## What is required
Starting with the line that holds "Professional hairdresser washing" and stopping after the line that holds "Výrazná sedačka, pestrofarebný", repeat the lines below word for word, without the pictures.

## Supplied records
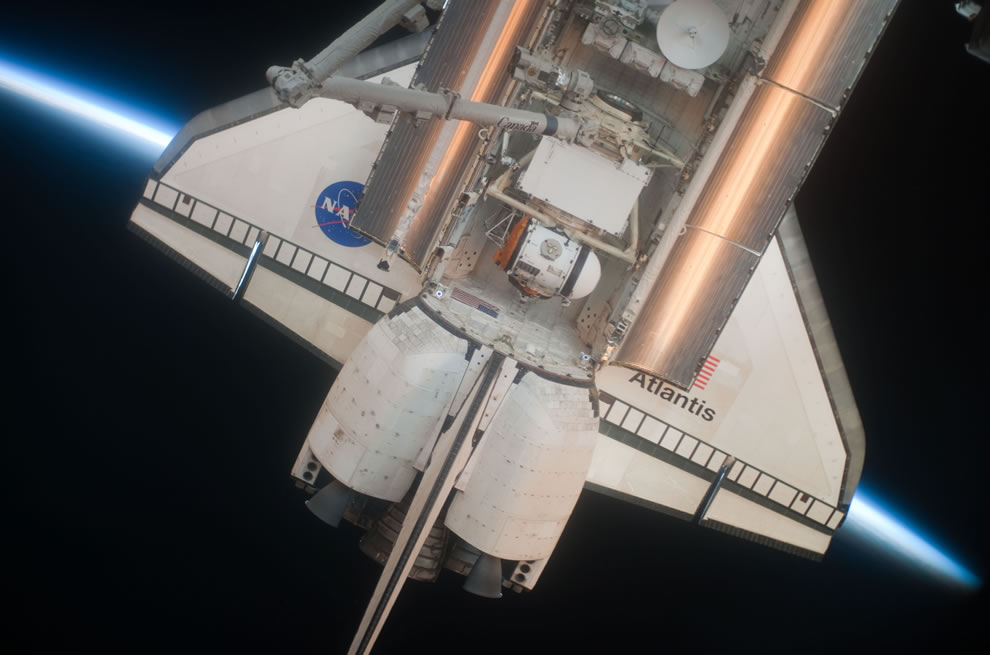 Intersecting the thin line of Earth's atmosphere, Space Shuttle Atlantis with payload bay doors open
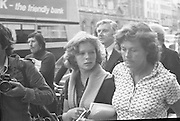 Fergus Rowan sits in at Bank of Ireland.  (J70)..1975..22.08.1975..08.22.1975..22nd August 1975..As a result of the 1970 bank strike which lasted for six months, the Rowan family business found itself in financial difficulties. During the strike the Rowans had had to accept cheques in good faith in order to stay in business. When the cheques came for settlement the bank refused as they stated that some were 'dodgy'. This put severe strain on the business which was eventually put into receivership.As part of the process the Rowan business beside the bank was put up for sale and was purchased by B.o I. Rowan was outraged and started a campaign against the bank which culminated in a sit in at the banks headquarters in Westmoreland St,Dublin. He also became a thorn in the side of the bank at the A.G.Ms raising many points...Picture shows Mr Rowan's daughter,Julie, being comforted by her aunt as they leave the bank.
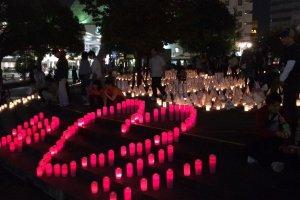 Near Karashima Park. Around the fountain, handmade paper lanterns illuminate the night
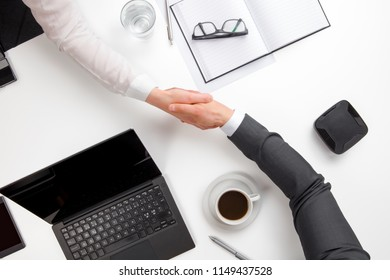 Business People Shaking Hands At Office Desk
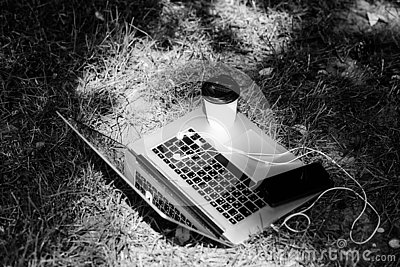 Laptop with headset of mobile phone and coffee to go on green grass. agile business. Online study. summer vibes. Relax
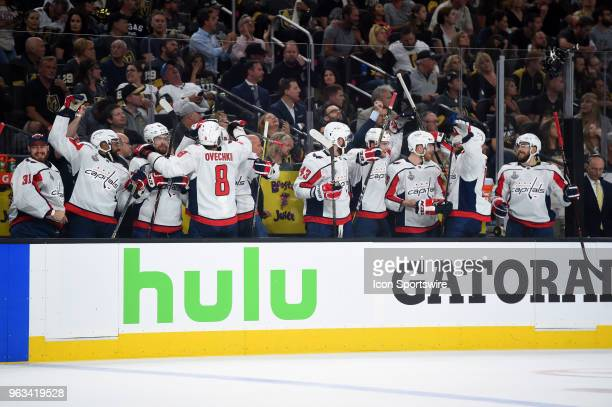 The Capitals bench celebrates after scoring their second goal of the game in the first period during game 1 of the Stanley Cup Final between the...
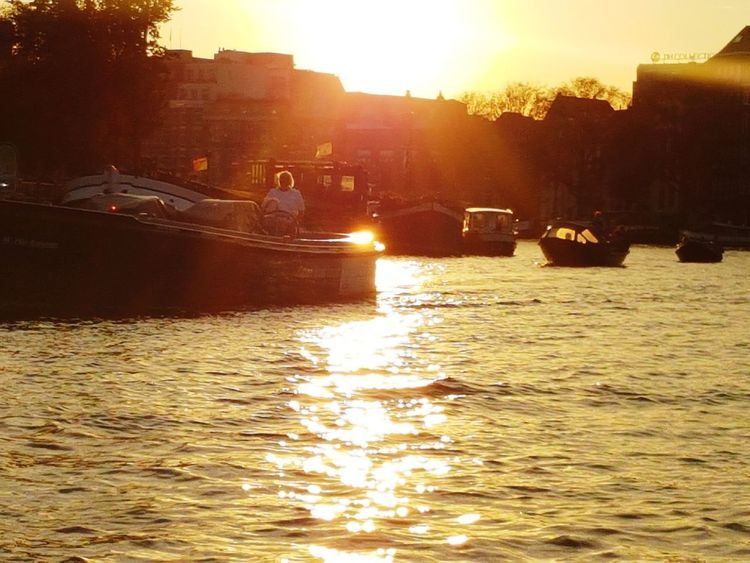 Sunset Sunlight Nautical Vessel River Outdoors Water No People Sun Travel Summer Vacations Nature Sky Day Architecture City Tree Amsterdam Canal Amsterdam Canal Travel Photography Travelling Travel Destinations City Tranquility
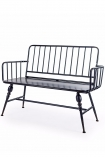 Industrial-Style Black Metal Two-Seater Bench on a white background angled cutout image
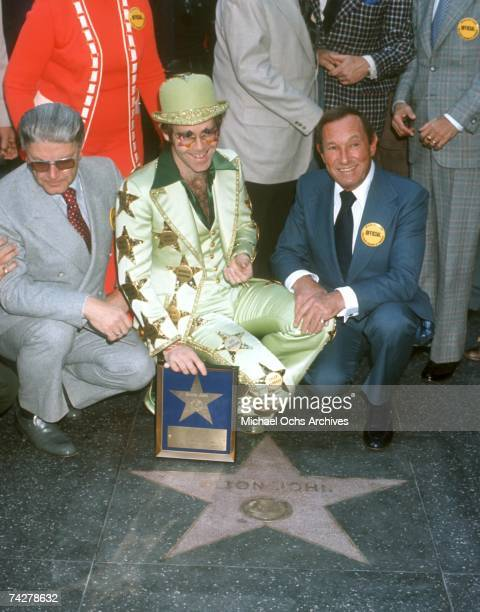 Pop singer Elton John receives a star on the Hollywood Walk of Fame on October 23 1975 in Los Angeles California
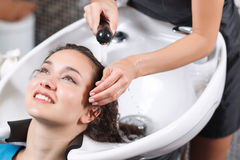 Professional hairdresser washing head Royalty Free Stock Image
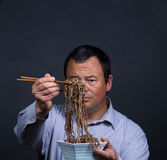 Fed up with chopsticks. Guy getting pretty fed up with his attempts on eating with chopsticks Royalty Free Stock Photo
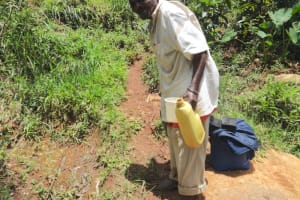 The Water Project: Shihome Community, Peter Majoni Spring -  Carrying Water From The Unprotected Spring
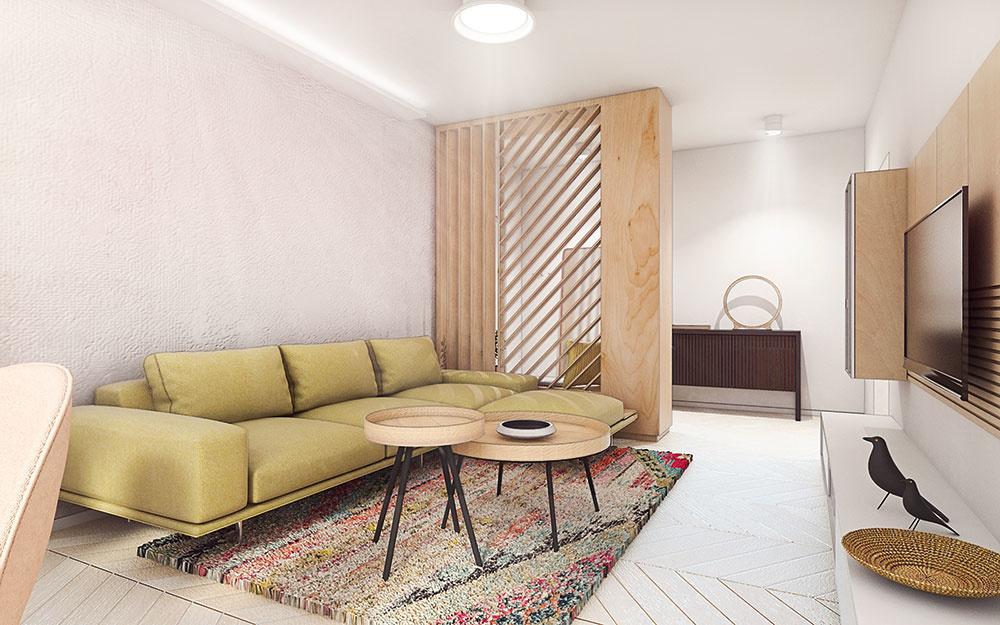 Výrazná sedačka, pestrofarebný koberec azaujímavo riešený kozub vnášajú do bytu dávku hrejivého temperamentu.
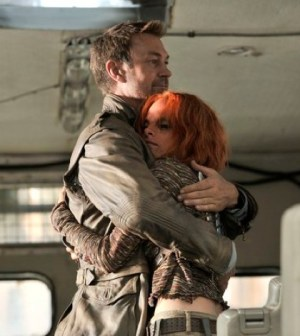 Grant Bowler and Stephanie Leonidas in Defiance. Image © Syfy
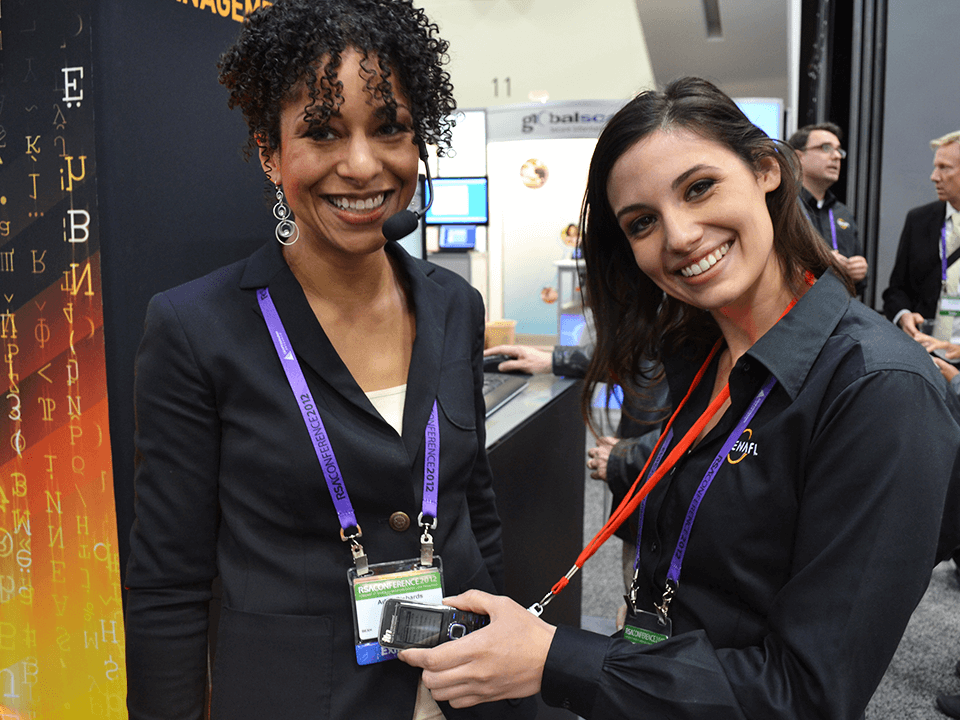 Two Women Posing During A Cybersecurity Marketing Agency Lecturer
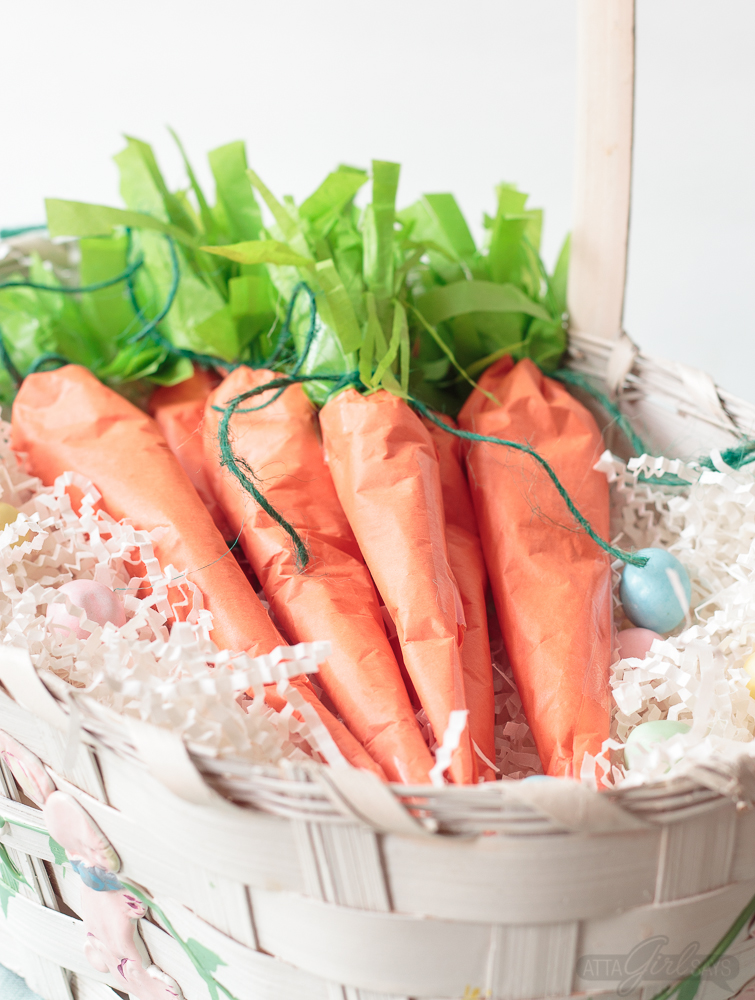 These tissue paper carrots hide a tasty surprise inside. Fill them with miniature chocolate eggs, jelly beans, M&M's or another favorite Easter candy. Click for step-by-step instructions, plus a supply list to make this adorable, edible Easter basket craft. #Easter #tissuepaper #carrots #eastercrafts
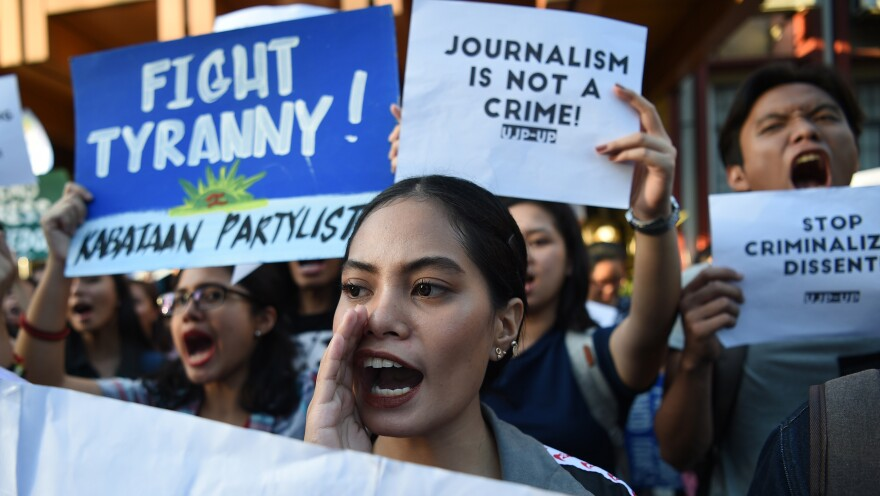 Students hold placards as they shout slogans during a protest at the state university in Manila, Philippines, on Thursday in support of Rappler CEO Maria Ressa, who was arrested a day earlier.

## Exercise output
 Professional hairdresser washing head Royalty Free Stock Image
 Fed up with chopsticks. Guy getting pretty fed up with his attempts on eating with chopsticks Royalty Free Stock Photo
 The Water Project: Shihome Community, Peter Majoni Spring -  Carrying Water From The Unprotected Spring
 Výrazná sedačka, pestrofarebný koberec azaujímavo riešený kozub vnášajú do bytu dávku hrejivého temperamentu.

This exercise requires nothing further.